Using the right tool for the right job

How can we fix that? The StringBuilder was a poor choice for this usage. Every time content is appended to the buffer, we make a copy of the string for no reason, and we’ve seen that the performance profile to access individual characters is not adapted for the task. Instead, the DML parser could use a simple queue of strings. It would also need a trim function to remove the strings from the queue as they are processed. I ended up submitting the following implementation:

public class StringBuffer
{
    private Queue<string> _buffer = new Queue<string>();

    private int _offset;

    public int Length;

    public void Append(string content)
    {
        _buffer.Enqueue(content);
        Length += content.Length;
    }

    public char this[int index]
    {
        get
        {
            var i = index - _offset;

            foreach (var element in _buffer)
            {
                if (i >= element.Length)
                {
                    i -= element.Length;
                    continue;
                }

                return element[i];
            }

            throw new IndexOutOfRangeException();
        }
    }

    public void Clear()
    {
        _buffer.Clear();
        Length = 0;
        _offset = 0;
    }

    public void Trim(int index)
    {
        index = index - _offset - 1;

        while (index > 0)
        {
            var str = _buffer.Peek();

            index -= str.Length;

            if (index > 0)
            {
                _offset += str.Length;
                _buffer.Dequeue();
            }
        }
    }
}

As much as possible, it sticks to the StringBuilder API to avoid having to modify the parsing code.

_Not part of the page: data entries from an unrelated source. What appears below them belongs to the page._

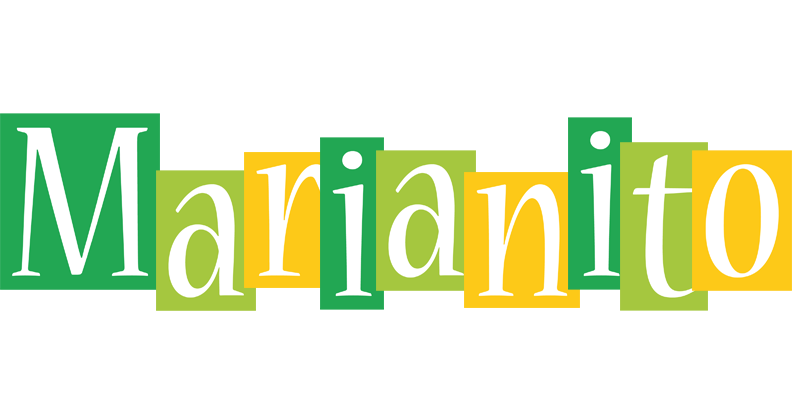 Marianito lemonade logo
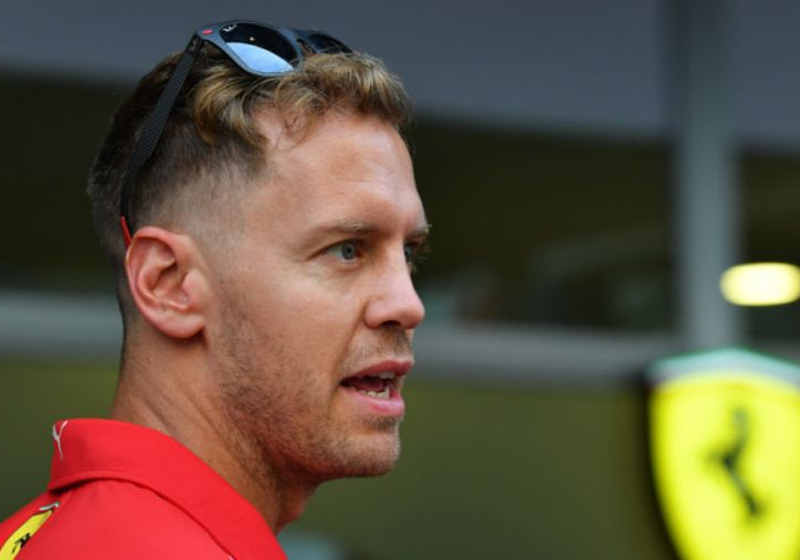 Vettel's 'biggest enemy' in 2018 F1 season - and it’s not Hamilton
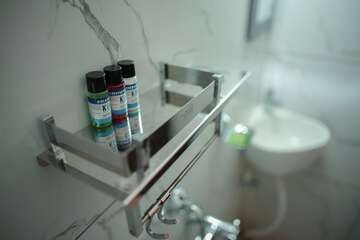 Bathroom amenities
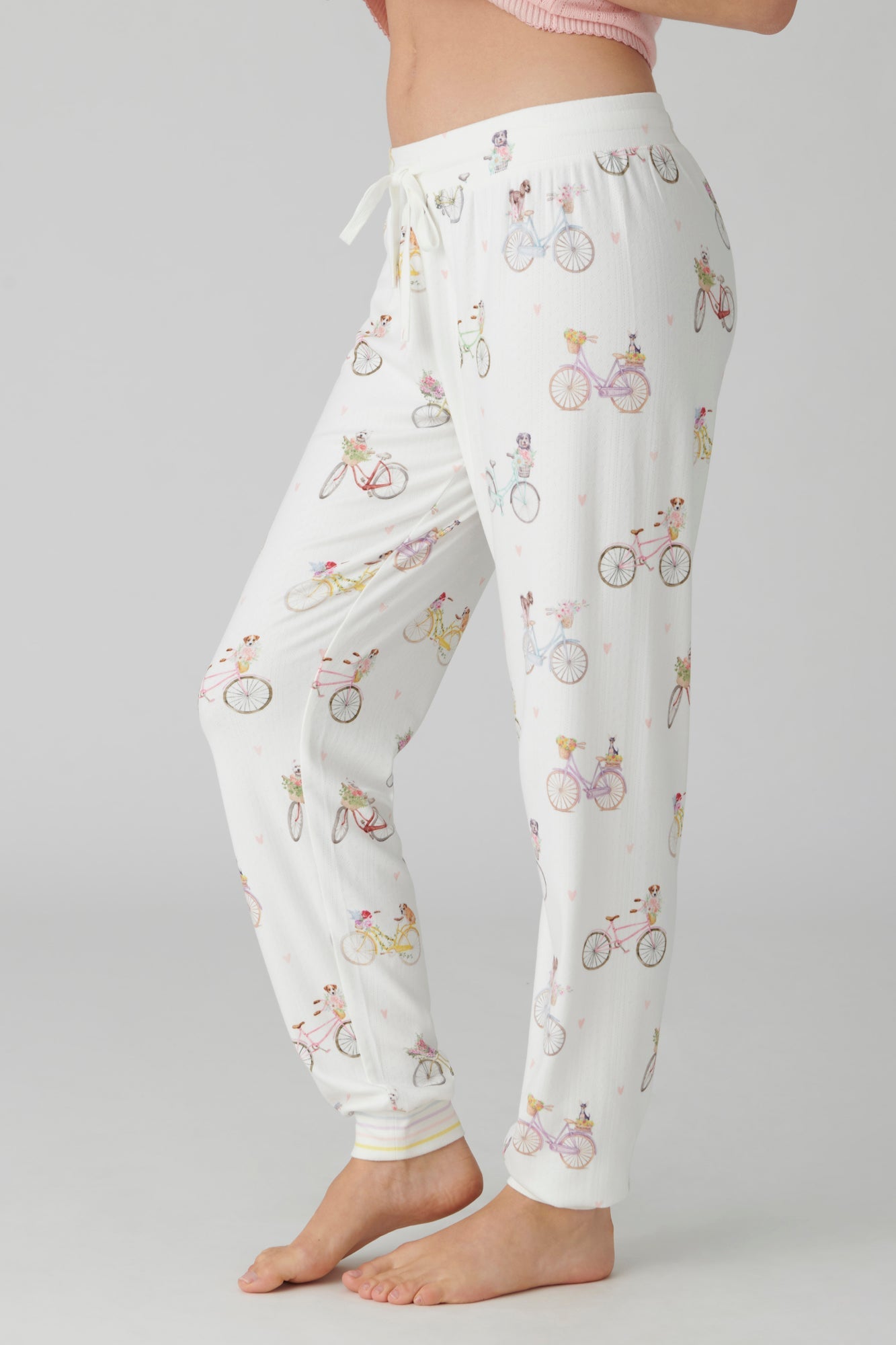 P.J. Salvage Floral Market Jam Pant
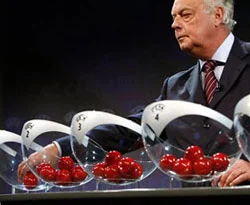 İşte Avrupa Ligi'ndeki rakiplerimiz!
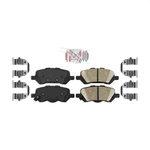 Order Rear Ceramic Pads by AMERIBRAKES - PRC1402 For Your Vehicle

The Trim method is called whenever the parser has finished reading a node, with the index of the last character processed. With that solution, we avoid the string copy to the StringBuilder, and accessing individual characters stays an O(1) operation most of the time.

And the performance improvement is very apparent when tested live (old version on the left, new version on the right)

}}

The fix has since then been released in the official version. I’d like to thank Microsoft for their openness in accepting outside contributions (though it would be even better if the whole project was open-source 🙂).